Making colors and groups come alive
Aug 05, 2024
In the May 2024 issue of Significance, there is an enlightening article (link, paywall) about a new measure of inflation being adopted by the U.K. government known as HCI (Household Costs Indices). This is expected to replace CPI which is the de facto standard measure used around the world. In Chapter 7 of Numbersense (link), I discuss the construction of the CPI, which critics have alleged is manipulated by public officials to be over-optimistic.
The HCI looks promising as it addresses several weaknesses in the CPI measure. First, it implements accounting for household spending on housing - this has always been a tricky subject, regarding those who own homes rather than rent. Second, it recognizes that the average inflation number, which represents the average price changes on the average basket of goods purchased by the average person, does not reflect the experience of many. The HCI measures are broken down into demographic subgroups, so it's possible to compare the HCI of retirees vs non-retirees, for example.
Then comes this multi-colored bar chart:
***
The chart is servicable: the reader can find the story.

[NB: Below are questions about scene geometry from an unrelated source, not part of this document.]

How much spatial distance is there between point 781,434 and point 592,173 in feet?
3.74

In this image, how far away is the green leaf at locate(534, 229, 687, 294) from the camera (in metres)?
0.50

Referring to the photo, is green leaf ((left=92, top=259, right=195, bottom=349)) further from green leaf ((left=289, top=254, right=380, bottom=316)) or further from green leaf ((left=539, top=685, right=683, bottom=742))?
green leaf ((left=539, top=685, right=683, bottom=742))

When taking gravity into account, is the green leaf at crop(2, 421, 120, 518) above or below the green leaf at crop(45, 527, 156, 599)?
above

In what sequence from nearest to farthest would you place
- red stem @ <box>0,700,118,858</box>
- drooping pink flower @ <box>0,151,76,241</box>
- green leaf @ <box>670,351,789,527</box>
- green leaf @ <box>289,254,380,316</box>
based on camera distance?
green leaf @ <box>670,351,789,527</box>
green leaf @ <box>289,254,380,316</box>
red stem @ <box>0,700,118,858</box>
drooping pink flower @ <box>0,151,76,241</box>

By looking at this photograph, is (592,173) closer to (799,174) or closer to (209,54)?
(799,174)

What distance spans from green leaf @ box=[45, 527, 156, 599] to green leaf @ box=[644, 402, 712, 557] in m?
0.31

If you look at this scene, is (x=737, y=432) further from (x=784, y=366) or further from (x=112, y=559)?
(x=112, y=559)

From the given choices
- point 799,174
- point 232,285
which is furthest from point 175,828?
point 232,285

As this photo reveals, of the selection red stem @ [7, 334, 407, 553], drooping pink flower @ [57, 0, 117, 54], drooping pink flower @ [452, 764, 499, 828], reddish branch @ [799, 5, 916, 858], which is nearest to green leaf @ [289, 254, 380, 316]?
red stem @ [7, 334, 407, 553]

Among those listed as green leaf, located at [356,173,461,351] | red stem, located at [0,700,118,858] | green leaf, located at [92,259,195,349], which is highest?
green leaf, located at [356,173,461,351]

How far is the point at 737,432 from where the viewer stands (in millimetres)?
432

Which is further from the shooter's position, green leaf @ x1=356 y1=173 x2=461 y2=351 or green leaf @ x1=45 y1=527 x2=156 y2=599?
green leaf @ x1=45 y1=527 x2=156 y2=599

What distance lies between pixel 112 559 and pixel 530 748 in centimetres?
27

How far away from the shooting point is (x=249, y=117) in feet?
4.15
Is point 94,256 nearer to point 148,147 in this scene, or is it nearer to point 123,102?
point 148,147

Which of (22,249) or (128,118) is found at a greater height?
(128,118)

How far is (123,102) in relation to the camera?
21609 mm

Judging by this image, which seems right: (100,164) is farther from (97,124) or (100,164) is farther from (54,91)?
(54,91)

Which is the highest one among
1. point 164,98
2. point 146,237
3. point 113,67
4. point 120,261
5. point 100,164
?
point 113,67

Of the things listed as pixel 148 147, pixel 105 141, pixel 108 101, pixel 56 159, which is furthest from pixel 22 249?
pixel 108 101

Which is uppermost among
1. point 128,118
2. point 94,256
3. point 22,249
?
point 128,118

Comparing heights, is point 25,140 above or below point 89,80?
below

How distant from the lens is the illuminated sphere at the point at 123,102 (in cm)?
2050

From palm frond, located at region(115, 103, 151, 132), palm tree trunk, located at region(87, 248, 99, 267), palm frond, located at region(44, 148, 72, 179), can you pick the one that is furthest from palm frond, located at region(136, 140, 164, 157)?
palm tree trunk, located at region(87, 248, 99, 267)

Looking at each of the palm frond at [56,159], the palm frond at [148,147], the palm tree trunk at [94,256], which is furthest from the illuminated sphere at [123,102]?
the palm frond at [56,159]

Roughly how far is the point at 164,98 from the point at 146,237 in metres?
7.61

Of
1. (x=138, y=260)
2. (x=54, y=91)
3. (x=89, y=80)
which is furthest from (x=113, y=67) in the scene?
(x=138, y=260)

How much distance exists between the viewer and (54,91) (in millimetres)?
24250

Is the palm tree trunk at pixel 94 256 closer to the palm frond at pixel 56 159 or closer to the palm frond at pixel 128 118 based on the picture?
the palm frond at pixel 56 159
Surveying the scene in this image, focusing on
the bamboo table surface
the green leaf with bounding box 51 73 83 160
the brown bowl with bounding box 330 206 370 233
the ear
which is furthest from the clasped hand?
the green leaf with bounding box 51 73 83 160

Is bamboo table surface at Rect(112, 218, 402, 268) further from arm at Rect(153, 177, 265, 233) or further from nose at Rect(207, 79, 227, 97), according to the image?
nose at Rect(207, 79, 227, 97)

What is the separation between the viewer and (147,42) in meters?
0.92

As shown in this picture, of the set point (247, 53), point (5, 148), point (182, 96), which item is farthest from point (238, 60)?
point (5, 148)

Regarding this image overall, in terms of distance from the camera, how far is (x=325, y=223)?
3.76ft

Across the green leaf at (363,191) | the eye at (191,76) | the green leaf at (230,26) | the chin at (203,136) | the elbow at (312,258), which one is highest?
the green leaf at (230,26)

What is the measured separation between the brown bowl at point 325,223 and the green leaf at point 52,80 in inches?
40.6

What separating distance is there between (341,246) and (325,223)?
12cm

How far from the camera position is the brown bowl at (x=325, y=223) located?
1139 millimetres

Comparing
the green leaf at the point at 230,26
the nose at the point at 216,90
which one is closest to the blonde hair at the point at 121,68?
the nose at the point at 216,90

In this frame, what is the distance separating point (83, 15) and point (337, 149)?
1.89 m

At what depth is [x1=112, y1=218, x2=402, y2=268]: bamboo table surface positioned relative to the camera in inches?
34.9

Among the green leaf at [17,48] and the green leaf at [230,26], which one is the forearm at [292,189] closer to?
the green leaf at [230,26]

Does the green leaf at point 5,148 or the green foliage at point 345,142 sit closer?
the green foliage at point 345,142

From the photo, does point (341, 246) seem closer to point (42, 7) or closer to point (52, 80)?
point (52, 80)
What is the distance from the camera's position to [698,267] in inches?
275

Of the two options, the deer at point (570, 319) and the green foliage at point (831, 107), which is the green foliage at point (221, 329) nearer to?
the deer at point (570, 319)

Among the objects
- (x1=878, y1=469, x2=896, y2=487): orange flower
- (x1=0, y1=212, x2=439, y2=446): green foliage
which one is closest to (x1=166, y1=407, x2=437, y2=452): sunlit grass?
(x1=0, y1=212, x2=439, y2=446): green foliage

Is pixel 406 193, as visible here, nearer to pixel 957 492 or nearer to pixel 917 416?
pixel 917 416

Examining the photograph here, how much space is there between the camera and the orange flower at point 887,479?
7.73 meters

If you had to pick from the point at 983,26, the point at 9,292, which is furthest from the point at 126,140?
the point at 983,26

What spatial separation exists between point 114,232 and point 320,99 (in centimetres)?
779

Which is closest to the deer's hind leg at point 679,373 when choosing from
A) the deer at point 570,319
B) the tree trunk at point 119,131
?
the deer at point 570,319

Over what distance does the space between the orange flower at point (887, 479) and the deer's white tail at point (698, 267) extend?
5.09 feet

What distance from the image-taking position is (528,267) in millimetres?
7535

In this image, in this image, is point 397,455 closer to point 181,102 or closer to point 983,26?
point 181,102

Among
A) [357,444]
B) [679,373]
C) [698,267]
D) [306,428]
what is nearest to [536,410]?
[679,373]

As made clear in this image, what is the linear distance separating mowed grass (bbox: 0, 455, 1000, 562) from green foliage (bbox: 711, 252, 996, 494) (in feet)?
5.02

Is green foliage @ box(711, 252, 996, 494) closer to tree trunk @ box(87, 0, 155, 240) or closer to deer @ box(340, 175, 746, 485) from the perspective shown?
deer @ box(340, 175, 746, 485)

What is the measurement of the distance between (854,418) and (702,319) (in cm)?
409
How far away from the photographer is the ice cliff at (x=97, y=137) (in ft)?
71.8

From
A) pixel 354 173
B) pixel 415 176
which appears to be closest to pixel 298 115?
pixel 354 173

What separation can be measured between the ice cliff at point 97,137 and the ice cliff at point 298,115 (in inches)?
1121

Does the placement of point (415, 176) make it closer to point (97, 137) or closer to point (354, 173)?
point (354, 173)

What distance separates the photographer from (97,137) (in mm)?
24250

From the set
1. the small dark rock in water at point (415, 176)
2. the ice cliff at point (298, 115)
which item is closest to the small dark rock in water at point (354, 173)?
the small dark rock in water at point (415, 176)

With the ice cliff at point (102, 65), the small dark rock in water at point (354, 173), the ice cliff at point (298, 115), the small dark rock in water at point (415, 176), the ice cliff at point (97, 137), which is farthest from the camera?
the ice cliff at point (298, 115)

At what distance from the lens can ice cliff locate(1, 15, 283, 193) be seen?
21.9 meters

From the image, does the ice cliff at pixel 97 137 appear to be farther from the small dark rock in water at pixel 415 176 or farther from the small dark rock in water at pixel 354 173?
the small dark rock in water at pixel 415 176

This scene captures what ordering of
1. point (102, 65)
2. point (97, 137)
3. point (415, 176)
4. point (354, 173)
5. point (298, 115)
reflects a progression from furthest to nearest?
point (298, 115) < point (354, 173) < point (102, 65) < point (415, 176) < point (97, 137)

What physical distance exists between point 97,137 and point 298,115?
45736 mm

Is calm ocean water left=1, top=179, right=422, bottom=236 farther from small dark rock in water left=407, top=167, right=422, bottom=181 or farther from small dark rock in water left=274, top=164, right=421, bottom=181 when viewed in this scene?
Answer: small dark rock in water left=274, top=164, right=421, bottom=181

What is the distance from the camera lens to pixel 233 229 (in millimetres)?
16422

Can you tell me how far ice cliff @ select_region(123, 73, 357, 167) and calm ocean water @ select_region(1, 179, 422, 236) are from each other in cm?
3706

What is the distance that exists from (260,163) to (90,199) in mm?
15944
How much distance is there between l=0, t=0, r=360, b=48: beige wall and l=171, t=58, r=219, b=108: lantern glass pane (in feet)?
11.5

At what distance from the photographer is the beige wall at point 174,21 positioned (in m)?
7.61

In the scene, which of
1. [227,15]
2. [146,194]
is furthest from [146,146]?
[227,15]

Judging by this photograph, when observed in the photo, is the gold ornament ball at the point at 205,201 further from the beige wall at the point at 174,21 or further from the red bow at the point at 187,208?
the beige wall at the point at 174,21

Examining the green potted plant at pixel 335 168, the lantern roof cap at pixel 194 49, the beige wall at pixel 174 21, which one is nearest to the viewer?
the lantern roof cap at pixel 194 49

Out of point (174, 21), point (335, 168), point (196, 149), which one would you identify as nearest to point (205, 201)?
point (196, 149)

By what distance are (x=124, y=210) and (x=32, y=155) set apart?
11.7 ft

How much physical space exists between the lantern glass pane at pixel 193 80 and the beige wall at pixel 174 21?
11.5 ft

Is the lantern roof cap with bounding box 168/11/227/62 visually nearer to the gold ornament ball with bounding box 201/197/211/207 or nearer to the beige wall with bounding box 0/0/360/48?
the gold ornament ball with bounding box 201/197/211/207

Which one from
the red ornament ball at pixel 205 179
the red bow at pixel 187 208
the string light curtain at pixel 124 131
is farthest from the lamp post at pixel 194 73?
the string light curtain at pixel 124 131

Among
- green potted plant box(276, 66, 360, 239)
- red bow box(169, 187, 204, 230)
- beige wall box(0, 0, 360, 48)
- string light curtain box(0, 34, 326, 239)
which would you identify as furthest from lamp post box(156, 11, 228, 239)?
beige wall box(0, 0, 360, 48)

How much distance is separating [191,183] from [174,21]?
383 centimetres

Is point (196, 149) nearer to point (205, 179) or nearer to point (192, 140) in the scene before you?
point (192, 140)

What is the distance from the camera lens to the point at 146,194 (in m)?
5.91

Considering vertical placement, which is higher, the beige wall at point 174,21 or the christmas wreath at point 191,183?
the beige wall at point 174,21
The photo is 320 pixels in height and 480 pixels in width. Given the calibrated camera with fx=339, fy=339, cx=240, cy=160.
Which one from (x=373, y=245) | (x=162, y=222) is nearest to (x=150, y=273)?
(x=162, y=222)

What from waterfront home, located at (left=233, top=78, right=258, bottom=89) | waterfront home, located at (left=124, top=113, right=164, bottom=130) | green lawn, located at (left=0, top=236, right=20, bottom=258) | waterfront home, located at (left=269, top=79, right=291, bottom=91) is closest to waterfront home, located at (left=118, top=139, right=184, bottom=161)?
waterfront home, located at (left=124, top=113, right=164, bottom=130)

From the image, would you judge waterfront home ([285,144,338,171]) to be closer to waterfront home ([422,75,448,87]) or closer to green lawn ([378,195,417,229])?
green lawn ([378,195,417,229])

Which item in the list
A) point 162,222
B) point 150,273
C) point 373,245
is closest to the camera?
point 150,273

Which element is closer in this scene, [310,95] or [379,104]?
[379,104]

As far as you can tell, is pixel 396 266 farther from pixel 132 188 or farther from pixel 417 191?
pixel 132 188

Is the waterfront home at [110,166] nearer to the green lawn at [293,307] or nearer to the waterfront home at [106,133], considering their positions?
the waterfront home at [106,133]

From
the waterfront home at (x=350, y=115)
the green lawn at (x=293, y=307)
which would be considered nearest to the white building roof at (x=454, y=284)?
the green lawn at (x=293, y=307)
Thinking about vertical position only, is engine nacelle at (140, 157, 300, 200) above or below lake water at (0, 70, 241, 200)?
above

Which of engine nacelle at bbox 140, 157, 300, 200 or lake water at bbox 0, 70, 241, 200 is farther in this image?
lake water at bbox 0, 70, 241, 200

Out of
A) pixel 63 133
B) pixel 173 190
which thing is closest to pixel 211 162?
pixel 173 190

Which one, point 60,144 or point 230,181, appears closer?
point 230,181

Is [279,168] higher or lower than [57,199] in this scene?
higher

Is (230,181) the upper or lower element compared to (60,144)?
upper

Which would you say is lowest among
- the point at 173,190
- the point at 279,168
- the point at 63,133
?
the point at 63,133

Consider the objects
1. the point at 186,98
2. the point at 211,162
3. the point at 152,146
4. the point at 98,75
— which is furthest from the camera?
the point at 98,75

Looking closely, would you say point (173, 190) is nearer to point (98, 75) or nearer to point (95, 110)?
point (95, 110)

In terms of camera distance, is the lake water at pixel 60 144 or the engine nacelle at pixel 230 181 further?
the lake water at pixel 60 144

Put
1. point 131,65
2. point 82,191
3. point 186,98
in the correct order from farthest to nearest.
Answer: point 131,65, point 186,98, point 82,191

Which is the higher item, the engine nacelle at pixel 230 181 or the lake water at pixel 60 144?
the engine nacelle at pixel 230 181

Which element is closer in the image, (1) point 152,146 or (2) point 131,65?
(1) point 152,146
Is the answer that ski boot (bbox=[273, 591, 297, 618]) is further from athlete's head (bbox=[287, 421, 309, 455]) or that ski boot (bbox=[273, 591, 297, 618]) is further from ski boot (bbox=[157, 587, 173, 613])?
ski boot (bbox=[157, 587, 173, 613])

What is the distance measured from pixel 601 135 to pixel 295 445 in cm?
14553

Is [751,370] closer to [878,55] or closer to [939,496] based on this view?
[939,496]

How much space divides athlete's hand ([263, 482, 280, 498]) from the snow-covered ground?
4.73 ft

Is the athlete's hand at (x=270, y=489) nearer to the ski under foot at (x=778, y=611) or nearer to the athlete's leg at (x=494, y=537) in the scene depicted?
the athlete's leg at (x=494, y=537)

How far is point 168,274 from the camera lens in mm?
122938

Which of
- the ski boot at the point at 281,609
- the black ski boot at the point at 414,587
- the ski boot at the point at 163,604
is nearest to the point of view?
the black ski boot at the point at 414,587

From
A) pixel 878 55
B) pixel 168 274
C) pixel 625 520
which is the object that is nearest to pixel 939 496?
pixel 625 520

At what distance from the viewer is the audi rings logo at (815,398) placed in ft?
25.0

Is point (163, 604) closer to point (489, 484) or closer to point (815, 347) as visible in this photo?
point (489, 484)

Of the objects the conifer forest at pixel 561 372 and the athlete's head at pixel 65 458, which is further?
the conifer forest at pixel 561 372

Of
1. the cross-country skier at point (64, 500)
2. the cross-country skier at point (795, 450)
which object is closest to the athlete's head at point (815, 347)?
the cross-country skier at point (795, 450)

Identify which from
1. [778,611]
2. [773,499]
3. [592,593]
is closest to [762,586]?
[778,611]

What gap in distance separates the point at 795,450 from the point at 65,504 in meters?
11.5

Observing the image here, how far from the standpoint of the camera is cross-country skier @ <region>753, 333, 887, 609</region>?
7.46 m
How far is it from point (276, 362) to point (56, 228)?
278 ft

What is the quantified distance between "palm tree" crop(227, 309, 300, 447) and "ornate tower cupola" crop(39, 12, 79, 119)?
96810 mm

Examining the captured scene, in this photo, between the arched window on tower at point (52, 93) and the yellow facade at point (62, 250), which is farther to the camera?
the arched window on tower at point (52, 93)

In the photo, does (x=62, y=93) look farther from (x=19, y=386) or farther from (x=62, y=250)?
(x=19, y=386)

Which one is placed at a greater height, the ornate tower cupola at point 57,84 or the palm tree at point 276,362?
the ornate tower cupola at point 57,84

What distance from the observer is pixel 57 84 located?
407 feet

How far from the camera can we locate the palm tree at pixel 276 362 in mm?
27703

For almost all the subgroups listed, the HCI measure comes in higher than the CPI measure (black). For the income deciles, the reader sense that the relationship is not linear, that is to say, inflation does not increase (or decrease) as income. It appears that inflation is highest at both ends of the spectrum, and lowest for those who are in deciles 6 to 8. The only subgroup for whom CPI overestimates inflation is "private renter," which totally makes sense since the CPI index previously did not account for "owner-occupier housing" cost.
This is a chart with 19 bars, and 19 colors. The colors do not encode any data at all, which is a bit wasteful. We can make the colors come alive by encoding subgroup identity. This is what the grouped bar chart looks like:
While this is still messy, this version makes it a bit easier to compare across subgroups. The chart simultaneously plots four different grouping methods: by retired/not, by income deciles, by housing situation and by having children/not. Within each grouping, the segments are mutually exclusive but between the grouping, the segments are overlapping. For example, the same person can be counted in Retired, and having Children, and also some retirees have children while other don't.
***
To better display the interactions between groups and subgroups, I prefer using a dot plot.
This is not a simple dot plot either. It's a grouped dot plot with four levels that correspond to each grouping method. One can see the distribution of HCI values across the subgroups within each grouping, and also compare the range of values from one group to another group.
One side benefit of using the dot plot is to get rid of the non-informative space between values 0 and 20. When using a bar chart, we have to start the bars at zero to avoid distorting the encoding. Not so for a dot plot.
P.S. In the next iteration, I'd consider flipping the axes as that might simplify labeling the subgroups.
why vertical line instead of round dots though? might be confusing, like 10 --- 2 reads like its 10 to 2 decile
Posted by: elle | Aug 18, 2024 at 01:36 PM
Elle: Round dots are fine, too! I think when I made it, I had in mind ranges, which are associated with "brackets", hence those vertical lines.
Posted by: Kaiser | Aug 18, 2024 at 10:17 PM
This needs a total rethink. There is a lack of consistency - you're asked to compare decile 6 with 9 with none. The improved version has colours that don't link to the relevant category.
Posted by: Alex | Sep 01, 2024 at 06:06 PM